The consensus of many studies is that umbilical vein blood flow increases exponentially throughout pregnancy. However, there is some variation in opinion as to whether this substantial increase continues up and past 40 weeks or whether there is a decline in the later weeks of pregnancy. The reference range produced from this research showed an exponential increase up to a peak at 39 weeks and then a slight decline until 42 weeks GA. The reference range trend was very similar to that produced in pioneering work undertaken by Gill et al. (1984).21 The rate of increase reduced towards term in several studies, but did not actually decline as it did in this research.27, 29, 30 The decline after 40 weeks GA documented in this research for both the UCV diameter and Qucv may be the result of a small number of observations during the 40–42 week period. This trend may also reflect the upper limit of gestational ages over which data were collected, as this research collected data up to 42 weeks GA as did both Acharya et al.27 and Sutton et al.;26 while Boito et al. collected to 36 weeks,8 Barbera et al. to 38 weeks31 and others to 40 weeks GA.21, 29, 30
There are several features and assumptions that may underlie variations between published data including measurement techniques, averaging of measurements, umbilical vein measurement sites, effects of umbilical cord coiling, fetal behavioural states, umbilical vein shape, flow profile within the UCV and spatial velocity profile coefficients. The limitations of this research include a sparsity of data between 23 to 28 weeks and after 39 weeks GA which reflects the referral patterns for obstetric ultrasounds in a regional hospital and the use of completed whole weeks of pregnancy to define the newborn as appropriately grown.22
Conclusion
This research presents the first sonographic UCV reference ranges developed from an Australian based ‘normal’ obstetrics population using quantile regression. This research demonstrated a curvilinear increase in the UCV diameter with increasing GA up until 37 weeks, followed by a plateau lasting 4 weeks and then a slight decline to 42 weeks GA, a positive linear increase in UCV PV with increasing GA; and an exponential increase in Qucv up to a peak at 39 weeks and then a slight decline until 42 weeks GA. The measurement techniques employed in this research demonstrated excellent reliability ensuring the data used to construct these reference ranges were reproducible at Orange and Bathurst Health Services.

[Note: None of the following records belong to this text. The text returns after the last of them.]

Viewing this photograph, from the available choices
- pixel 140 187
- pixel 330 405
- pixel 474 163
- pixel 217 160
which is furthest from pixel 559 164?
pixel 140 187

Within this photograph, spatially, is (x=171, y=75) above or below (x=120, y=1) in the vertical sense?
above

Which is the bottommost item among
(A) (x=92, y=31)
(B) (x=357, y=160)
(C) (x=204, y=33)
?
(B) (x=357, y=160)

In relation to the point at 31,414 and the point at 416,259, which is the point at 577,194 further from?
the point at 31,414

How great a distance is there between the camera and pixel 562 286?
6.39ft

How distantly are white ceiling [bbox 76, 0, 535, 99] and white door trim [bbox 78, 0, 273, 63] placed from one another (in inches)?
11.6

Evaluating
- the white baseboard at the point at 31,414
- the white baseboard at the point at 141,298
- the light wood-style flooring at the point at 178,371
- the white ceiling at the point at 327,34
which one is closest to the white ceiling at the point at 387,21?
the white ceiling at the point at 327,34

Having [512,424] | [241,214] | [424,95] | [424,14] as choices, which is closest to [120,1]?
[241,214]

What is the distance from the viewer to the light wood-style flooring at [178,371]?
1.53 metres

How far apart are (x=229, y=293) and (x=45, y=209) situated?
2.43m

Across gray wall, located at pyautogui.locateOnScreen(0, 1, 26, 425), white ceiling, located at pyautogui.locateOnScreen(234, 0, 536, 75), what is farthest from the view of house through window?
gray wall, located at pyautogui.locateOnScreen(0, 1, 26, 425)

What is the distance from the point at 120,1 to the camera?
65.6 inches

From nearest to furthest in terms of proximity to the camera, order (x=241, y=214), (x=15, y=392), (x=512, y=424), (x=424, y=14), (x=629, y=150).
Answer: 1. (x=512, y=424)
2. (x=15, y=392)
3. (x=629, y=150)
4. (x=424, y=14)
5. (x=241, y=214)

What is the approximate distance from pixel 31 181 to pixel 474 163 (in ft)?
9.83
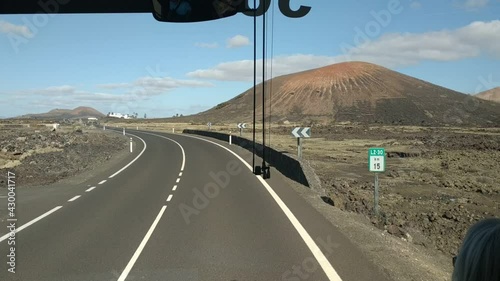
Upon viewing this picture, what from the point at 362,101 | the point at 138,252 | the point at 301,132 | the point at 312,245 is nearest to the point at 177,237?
the point at 138,252

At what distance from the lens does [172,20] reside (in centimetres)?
412

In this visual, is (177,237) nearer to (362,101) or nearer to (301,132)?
(301,132)

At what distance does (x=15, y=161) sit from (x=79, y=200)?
18.5 m

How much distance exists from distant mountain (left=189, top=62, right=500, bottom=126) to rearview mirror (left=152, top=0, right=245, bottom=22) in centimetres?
11427

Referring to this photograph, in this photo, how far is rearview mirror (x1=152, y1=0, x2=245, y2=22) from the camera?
3953mm

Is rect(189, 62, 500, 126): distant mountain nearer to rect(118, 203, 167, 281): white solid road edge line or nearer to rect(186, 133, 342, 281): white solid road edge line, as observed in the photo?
rect(186, 133, 342, 281): white solid road edge line

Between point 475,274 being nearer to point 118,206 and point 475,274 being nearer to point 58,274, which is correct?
point 58,274

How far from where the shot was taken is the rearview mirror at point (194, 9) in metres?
3.95

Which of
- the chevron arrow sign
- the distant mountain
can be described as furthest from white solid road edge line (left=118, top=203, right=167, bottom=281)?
the distant mountain

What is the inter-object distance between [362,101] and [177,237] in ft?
444

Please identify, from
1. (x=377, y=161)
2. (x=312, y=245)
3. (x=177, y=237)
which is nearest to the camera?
(x=312, y=245)

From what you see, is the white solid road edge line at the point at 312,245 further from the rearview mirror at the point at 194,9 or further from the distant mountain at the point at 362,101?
the distant mountain at the point at 362,101

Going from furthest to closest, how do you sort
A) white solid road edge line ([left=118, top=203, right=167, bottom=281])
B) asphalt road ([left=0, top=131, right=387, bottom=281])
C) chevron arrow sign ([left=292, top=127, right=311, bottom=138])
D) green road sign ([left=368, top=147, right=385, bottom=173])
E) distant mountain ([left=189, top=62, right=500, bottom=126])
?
distant mountain ([left=189, top=62, right=500, bottom=126]), chevron arrow sign ([left=292, top=127, right=311, bottom=138]), green road sign ([left=368, top=147, right=385, bottom=173]), asphalt road ([left=0, top=131, right=387, bottom=281]), white solid road edge line ([left=118, top=203, right=167, bottom=281])

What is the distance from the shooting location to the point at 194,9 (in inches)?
159
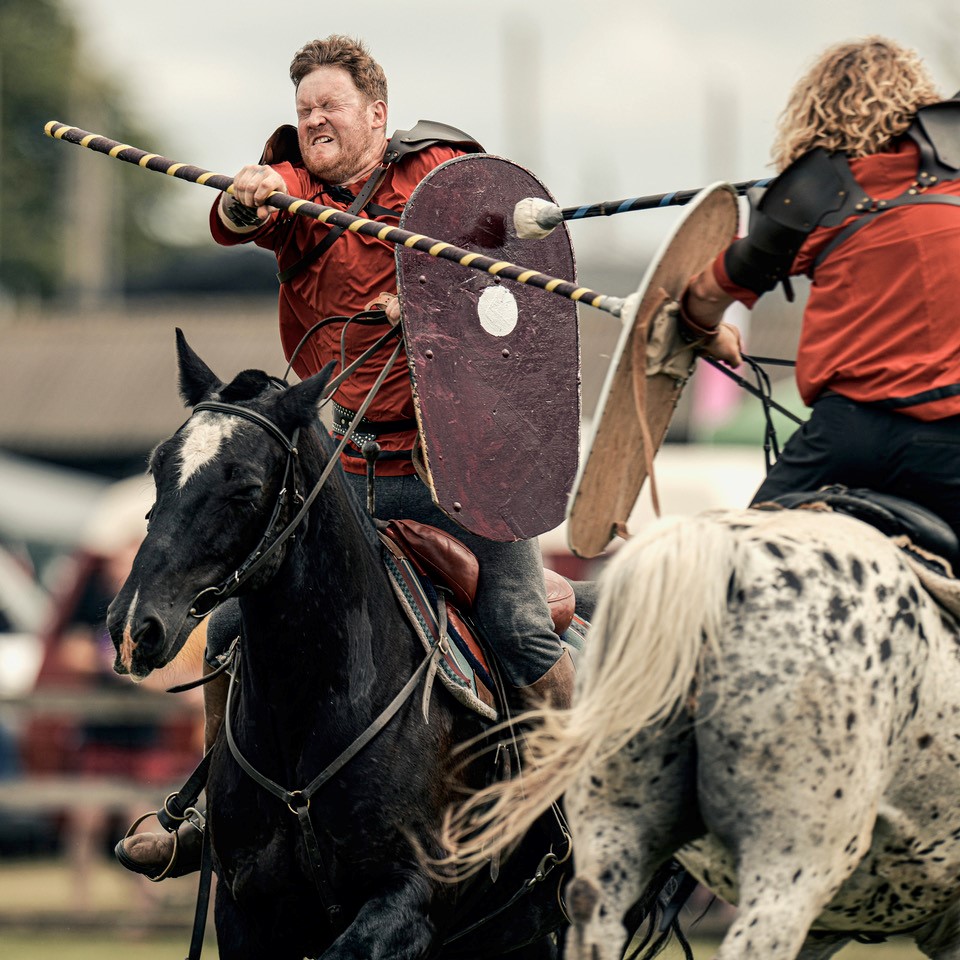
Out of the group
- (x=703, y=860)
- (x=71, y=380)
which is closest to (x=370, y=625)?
(x=703, y=860)

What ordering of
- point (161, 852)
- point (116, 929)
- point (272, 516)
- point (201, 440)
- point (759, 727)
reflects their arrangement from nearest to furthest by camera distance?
point (759, 727) < point (201, 440) < point (272, 516) < point (161, 852) < point (116, 929)

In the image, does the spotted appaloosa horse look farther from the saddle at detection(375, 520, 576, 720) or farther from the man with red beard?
the man with red beard

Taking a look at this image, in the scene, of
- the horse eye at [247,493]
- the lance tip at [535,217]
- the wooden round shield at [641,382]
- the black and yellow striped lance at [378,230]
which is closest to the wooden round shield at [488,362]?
the black and yellow striped lance at [378,230]

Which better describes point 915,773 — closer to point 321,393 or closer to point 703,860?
point 703,860

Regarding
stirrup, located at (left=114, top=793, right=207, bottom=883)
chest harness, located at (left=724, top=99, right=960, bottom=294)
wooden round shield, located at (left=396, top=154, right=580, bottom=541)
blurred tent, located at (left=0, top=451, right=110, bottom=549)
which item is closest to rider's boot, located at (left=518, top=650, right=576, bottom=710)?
wooden round shield, located at (left=396, top=154, right=580, bottom=541)

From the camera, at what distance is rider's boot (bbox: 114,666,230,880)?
231 inches

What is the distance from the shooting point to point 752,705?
3.76 m

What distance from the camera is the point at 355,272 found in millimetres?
5863

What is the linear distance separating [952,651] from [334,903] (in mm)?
1965

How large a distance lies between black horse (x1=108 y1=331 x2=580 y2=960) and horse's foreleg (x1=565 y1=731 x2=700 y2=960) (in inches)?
46.8

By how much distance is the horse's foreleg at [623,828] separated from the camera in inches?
154

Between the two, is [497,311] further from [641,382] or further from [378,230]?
[641,382]

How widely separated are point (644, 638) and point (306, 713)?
1723mm

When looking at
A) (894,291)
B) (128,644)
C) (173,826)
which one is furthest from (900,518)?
(173,826)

These reference ranges provide normative data from an Australian population sample and add another biometric measurement in the assessment of fetal growth. These reference ranges may be employed in further research to assess their efficacy in identifying and monitoring growth restricted fetuses.
Conflict of interest
None of the authors have any financial support or relationships that may pose a potential conflict of interest. The principal author, Jacqueline Spurway received a financial assistance grant from the NSW Department of Health and a fee waiver scholarship from Charles Sturt University.
Authorship declaration
All authors have contributed to intellectual planning of the project or intellectual analysis of the data and writing of the manuscript. In addition, Jacqueline Spurway completed all data collection. All four authors are in agreement with the content of the submitted manuscript.
Acknowledgements
I am thankful to the mothers in my local area for their participation and enthusiasm. I am indebted to my colleagues at both Orange and Bathurst Health Service for their assistance in recruitment and data collection. I am grateful to my supervisors and colleagues for their constructive review of this article. I am appreciative of the NSW Department of Health and Charles Sturt University for their financial assistance during my higher research degree.